• Text provided:
# Are yellow and regal tangs compatible?



## joe12 (Nov 20, 2008)

I've heard that tangs usually don't get along. However, I've also heard that members of different genus' can get along, and that regal tangs are usually peaceful. Can a yellow tang and a regal tang get along in a 75 gallon tank with lots of rockwork? If not, which is the recommended one?


----------



## onefish2fish (Jul 22, 2008)

honestly i feel 2 tangs in a 75 is pushing it regardless of species, however generally speaking you want tangs with different body shapes (hippo tang and yellow tang) or an odd number of similiar shaped ( 1 yellow tang or 3 yellow tangs however a 75 cannot house 3 )


----------



## SKAustin (Aug 1, 2006)

joe12 said:


> Can a yellow tang and a regal tang get along in a 75 gallon tank?


Yes, they can. I have both (one of each) in my 75, and they are inseparable. To watch them, you would think they were a mated pair.


----------



## Pasfur (Mar 29, 2008)

I agree with both answers. Certainly, long term, a Regal Tang (aka Blue Hippo) will out grow a 75 gallon, but provided you are keeping Tangs from different Genus, as a rule it works out fine. I would suggest adding both at the same time to be extra safe, especially in a smaller size tank. I would also avoid similar colors. For example, you would not want to keep a Yellow Tang and a Mimic Tang together.


----------



## joe12 (Nov 20, 2008)

Or would it be better to just get a yellow tang and a bristletooth tang?


----------



## Pasfur (Mar 29, 2008)

joe12 said:


> Or would it be better to just get a yellow tang and a bristletooth tang?


The bristletooth, also commonly sold as the Tomini Tang, would be a risk in my opinion. The body shape of the Ctenochaetu genus is similar to the Zebrasoma genus. I think you would want a larger aquarium.

Have you considered a Kohl Tang?


----------

• Provided information:
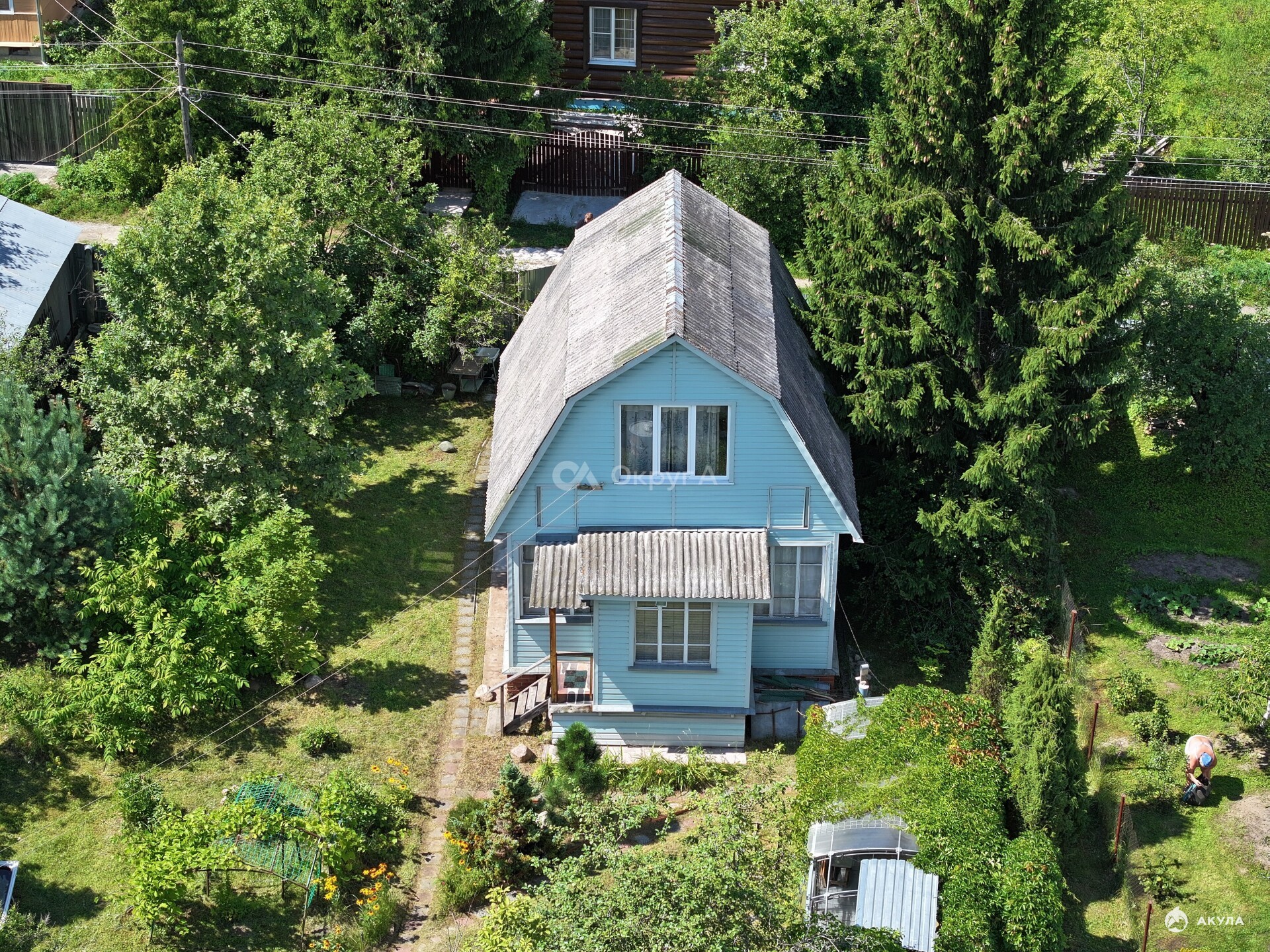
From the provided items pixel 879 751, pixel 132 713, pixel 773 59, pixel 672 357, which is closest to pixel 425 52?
pixel 773 59

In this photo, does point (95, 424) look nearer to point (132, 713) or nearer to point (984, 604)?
point (132, 713)

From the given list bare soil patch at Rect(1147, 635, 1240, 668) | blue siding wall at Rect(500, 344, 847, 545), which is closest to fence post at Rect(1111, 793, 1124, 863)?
bare soil patch at Rect(1147, 635, 1240, 668)

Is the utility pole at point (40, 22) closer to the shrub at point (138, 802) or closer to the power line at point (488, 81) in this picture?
the power line at point (488, 81)

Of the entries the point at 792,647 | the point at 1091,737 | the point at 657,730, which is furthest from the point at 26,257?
the point at 1091,737

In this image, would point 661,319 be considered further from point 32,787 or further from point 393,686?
point 32,787

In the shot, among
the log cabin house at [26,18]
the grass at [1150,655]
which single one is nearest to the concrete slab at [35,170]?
the log cabin house at [26,18]
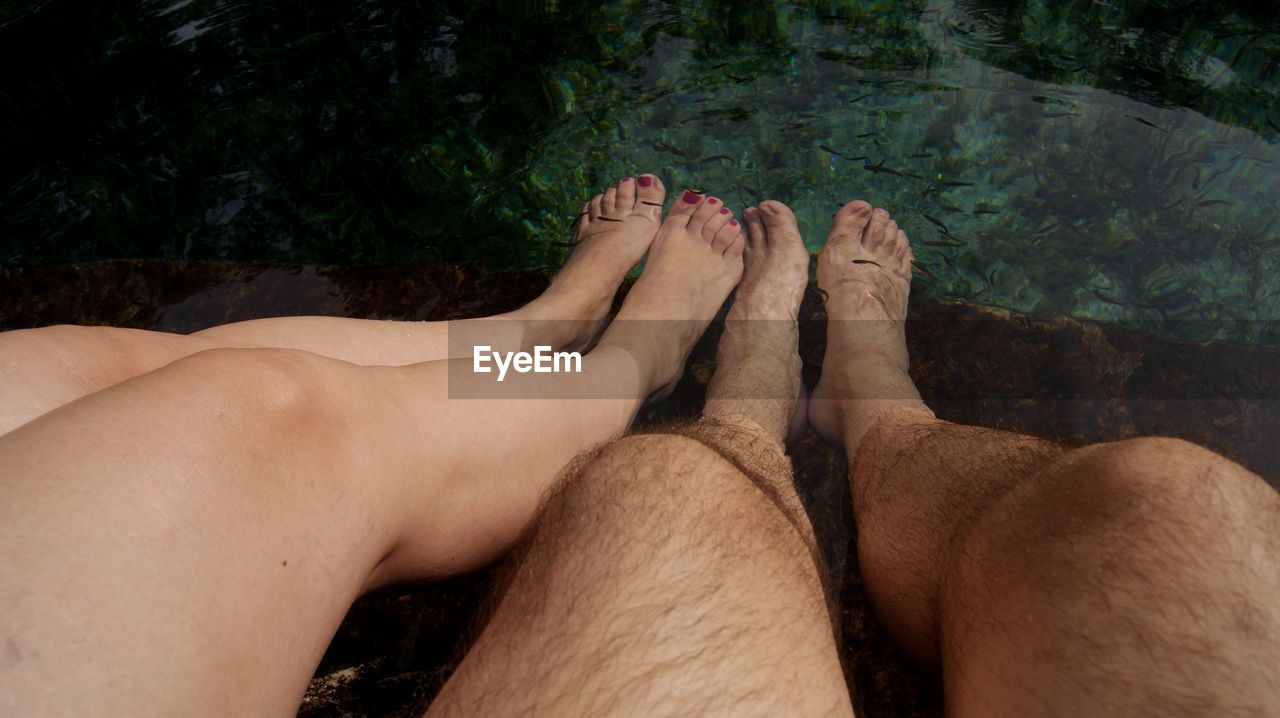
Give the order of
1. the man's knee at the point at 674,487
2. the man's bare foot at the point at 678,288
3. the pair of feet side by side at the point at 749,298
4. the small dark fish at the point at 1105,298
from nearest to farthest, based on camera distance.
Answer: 1. the man's knee at the point at 674,487
2. the pair of feet side by side at the point at 749,298
3. the man's bare foot at the point at 678,288
4. the small dark fish at the point at 1105,298

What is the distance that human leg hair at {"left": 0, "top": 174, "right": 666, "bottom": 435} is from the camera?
4.38 feet

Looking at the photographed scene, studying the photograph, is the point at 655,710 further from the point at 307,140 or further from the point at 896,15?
the point at 896,15

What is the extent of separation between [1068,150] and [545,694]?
9.76 feet

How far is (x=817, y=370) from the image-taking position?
2652 millimetres

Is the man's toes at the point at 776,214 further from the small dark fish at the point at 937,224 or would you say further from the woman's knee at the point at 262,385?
the woman's knee at the point at 262,385

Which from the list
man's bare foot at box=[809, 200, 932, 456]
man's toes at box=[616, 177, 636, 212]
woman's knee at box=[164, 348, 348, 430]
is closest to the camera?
woman's knee at box=[164, 348, 348, 430]

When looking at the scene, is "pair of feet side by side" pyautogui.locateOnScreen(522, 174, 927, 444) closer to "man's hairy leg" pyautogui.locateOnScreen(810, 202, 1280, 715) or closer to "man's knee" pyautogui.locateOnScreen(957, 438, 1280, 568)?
"man's hairy leg" pyautogui.locateOnScreen(810, 202, 1280, 715)

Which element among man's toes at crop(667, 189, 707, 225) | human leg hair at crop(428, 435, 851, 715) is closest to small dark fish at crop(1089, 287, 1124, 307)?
man's toes at crop(667, 189, 707, 225)

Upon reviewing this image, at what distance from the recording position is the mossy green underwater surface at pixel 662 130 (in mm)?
2785

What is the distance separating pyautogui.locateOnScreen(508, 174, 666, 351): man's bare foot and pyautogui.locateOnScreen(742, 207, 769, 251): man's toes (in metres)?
0.37

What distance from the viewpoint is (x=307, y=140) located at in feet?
9.91

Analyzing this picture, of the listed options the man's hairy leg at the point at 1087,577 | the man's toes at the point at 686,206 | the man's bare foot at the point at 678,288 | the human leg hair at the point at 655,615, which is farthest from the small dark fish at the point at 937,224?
the human leg hair at the point at 655,615

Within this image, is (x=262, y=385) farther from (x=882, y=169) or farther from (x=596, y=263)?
(x=882, y=169)

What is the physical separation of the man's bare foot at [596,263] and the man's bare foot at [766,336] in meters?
0.44
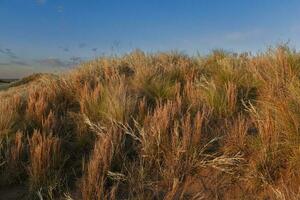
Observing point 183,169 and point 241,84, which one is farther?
point 241,84

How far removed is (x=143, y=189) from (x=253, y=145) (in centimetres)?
112

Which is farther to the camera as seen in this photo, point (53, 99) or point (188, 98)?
point (53, 99)

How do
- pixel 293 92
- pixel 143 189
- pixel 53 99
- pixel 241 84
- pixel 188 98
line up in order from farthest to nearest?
pixel 53 99
pixel 241 84
pixel 188 98
pixel 293 92
pixel 143 189

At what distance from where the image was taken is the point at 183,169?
12.3ft

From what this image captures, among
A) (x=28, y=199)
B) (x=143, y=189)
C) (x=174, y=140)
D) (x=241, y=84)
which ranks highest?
(x=241, y=84)

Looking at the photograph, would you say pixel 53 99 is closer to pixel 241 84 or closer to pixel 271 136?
pixel 241 84

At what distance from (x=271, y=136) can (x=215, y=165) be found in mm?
580

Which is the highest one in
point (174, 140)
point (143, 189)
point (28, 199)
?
point (174, 140)

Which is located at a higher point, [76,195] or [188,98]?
[188,98]

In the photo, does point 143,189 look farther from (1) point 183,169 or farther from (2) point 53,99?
(2) point 53,99

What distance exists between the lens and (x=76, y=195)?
3871 millimetres

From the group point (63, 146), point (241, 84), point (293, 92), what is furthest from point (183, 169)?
point (241, 84)

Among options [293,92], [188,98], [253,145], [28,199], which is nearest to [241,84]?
[188,98]

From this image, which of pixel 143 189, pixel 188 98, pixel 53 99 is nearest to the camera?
pixel 143 189
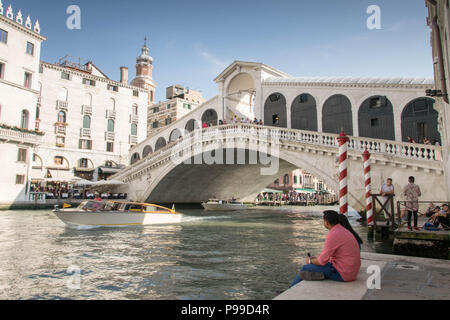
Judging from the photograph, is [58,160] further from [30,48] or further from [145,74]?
[145,74]

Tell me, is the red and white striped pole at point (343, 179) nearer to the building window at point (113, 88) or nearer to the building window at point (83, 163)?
the building window at point (83, 163)

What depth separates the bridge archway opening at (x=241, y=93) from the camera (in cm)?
2444

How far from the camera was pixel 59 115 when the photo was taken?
3170 cm

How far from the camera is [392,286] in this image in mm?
3330

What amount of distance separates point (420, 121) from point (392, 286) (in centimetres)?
1419

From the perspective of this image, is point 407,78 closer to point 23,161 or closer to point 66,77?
point 23,161

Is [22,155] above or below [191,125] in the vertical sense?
below

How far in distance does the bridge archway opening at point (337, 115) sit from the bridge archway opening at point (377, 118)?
2.12ft

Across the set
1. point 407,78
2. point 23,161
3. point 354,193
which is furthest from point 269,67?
point 23,161

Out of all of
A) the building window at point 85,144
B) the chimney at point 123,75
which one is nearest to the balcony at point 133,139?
the building window at point 85,144

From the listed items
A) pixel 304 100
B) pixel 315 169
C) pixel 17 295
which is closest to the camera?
pixel 17 295

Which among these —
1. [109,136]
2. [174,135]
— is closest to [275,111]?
[174,135]
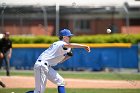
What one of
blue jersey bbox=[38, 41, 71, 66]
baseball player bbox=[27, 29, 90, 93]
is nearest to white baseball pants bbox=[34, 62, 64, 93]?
baseball player bbox=[27, 29, 90, 93]

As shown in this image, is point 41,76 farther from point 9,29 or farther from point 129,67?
point 9,29

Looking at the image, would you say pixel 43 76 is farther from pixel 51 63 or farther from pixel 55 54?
pixel 55 54

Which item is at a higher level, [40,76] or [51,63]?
[51,63]

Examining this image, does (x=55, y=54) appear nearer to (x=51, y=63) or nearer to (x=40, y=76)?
(x=51, y=63)

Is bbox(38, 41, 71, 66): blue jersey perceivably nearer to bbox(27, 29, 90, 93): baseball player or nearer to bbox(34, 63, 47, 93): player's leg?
bbox(27, 29, 90, 93): baseball player

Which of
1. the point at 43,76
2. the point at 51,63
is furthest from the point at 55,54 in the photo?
the point at 43,76

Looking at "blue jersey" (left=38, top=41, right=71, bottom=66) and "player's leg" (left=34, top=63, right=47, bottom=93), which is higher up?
"blue jersey" (left=38, top=41, right=71, bottom=66)

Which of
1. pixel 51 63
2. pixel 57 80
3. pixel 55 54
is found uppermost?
pixel 55 54

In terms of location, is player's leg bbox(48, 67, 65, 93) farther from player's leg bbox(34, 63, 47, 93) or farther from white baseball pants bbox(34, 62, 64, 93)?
player's leg bbox(34, 63, 47, 93)

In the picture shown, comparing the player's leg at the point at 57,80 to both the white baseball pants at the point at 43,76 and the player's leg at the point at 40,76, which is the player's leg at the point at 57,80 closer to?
the white baseball pants at the point at 43,76

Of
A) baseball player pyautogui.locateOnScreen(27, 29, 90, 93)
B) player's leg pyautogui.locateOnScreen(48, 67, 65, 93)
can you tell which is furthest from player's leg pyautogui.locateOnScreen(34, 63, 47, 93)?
player's leg pyautogui.locateOnScreen(48, 67, 65, 93)

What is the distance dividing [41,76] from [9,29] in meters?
27.1

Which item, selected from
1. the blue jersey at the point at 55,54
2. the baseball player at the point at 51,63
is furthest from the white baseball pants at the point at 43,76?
the blue jersey at the point at 55,54

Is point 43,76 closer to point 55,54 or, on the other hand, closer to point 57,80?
point 57,80
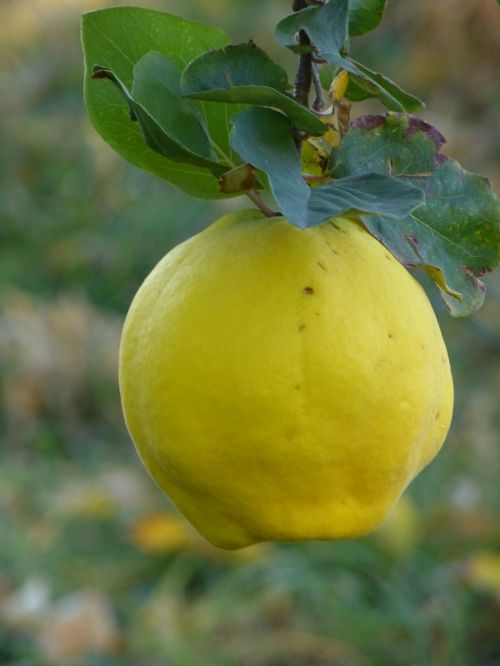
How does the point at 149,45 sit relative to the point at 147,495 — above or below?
above

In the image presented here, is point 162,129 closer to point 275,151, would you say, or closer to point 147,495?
point 275,151

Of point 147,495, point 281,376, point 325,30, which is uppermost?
point 325,30

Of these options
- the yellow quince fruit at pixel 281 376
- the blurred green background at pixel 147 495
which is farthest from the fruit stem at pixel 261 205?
the blurred green background at pixel 147 495

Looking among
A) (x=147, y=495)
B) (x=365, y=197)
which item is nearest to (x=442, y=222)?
(x=365, y=197)

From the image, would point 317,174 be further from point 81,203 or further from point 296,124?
point 81,203

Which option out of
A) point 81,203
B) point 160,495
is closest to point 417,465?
point 160,495

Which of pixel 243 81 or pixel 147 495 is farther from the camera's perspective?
pixel 147 495

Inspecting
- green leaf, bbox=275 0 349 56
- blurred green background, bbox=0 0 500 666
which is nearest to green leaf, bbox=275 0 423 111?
green leaf, bbox=275 0 349 56
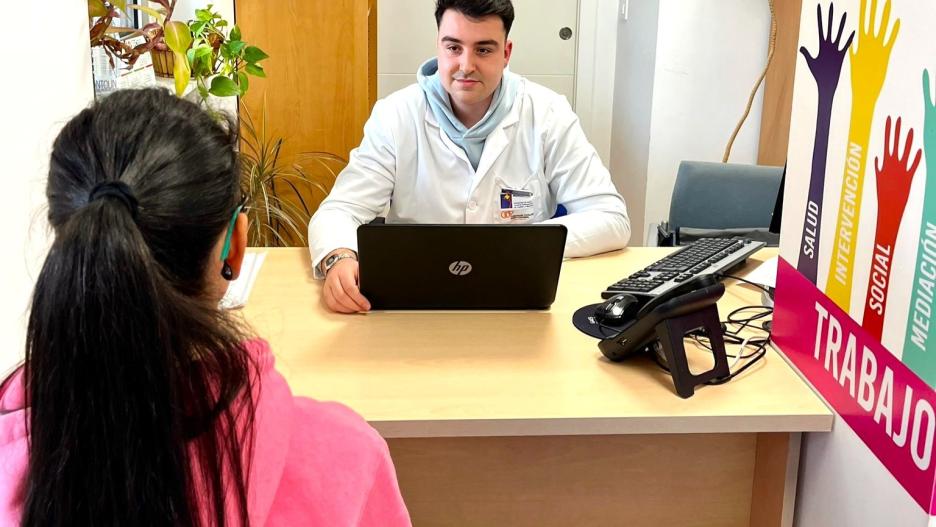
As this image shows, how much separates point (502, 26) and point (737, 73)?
63.6 inches

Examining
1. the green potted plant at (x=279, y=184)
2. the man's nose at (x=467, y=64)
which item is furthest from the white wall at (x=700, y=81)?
the man's nose at (x=467, y=64)

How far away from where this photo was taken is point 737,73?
3760mm

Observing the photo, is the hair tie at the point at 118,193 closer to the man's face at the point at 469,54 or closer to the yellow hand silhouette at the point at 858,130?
the yellow hand silhouette at the point at 858,130

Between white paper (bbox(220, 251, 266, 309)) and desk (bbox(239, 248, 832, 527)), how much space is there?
0.10 meters

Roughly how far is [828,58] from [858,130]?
164mm

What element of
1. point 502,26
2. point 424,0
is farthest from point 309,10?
point 424,0

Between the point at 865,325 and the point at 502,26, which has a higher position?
the point at 502,26

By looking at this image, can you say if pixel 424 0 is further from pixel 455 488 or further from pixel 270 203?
pixel 455 488

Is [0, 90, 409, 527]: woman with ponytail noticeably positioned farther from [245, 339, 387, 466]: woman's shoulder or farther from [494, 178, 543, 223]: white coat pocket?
[494, 178, 543, 223]: white coat pocket

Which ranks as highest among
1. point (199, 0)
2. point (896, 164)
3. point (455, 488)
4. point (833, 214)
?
point (199, 0)

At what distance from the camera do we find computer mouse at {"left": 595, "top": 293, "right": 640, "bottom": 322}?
1754 millimetres

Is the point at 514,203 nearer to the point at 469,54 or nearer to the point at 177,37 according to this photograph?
the point at 469,54

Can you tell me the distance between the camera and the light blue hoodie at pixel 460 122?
2523 mm

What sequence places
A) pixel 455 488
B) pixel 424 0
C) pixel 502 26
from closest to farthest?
pixel 455 488 → pixel 502 26 → pixel 424 0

• Task requirements: In the tang compatibility thread, why does Pasfur consider pairing a yellow tang with a bristletooth tang a risk? Rely only on the tang compatibility thread, not the listing.

• Complete answer: Pasfur says the bristletooth's body shape is similar to that of the Zebrasoma genus, and tangs with similar shapes are less likely to get along. For that pairing, Pasfur thinks a larger aquarium would be needed.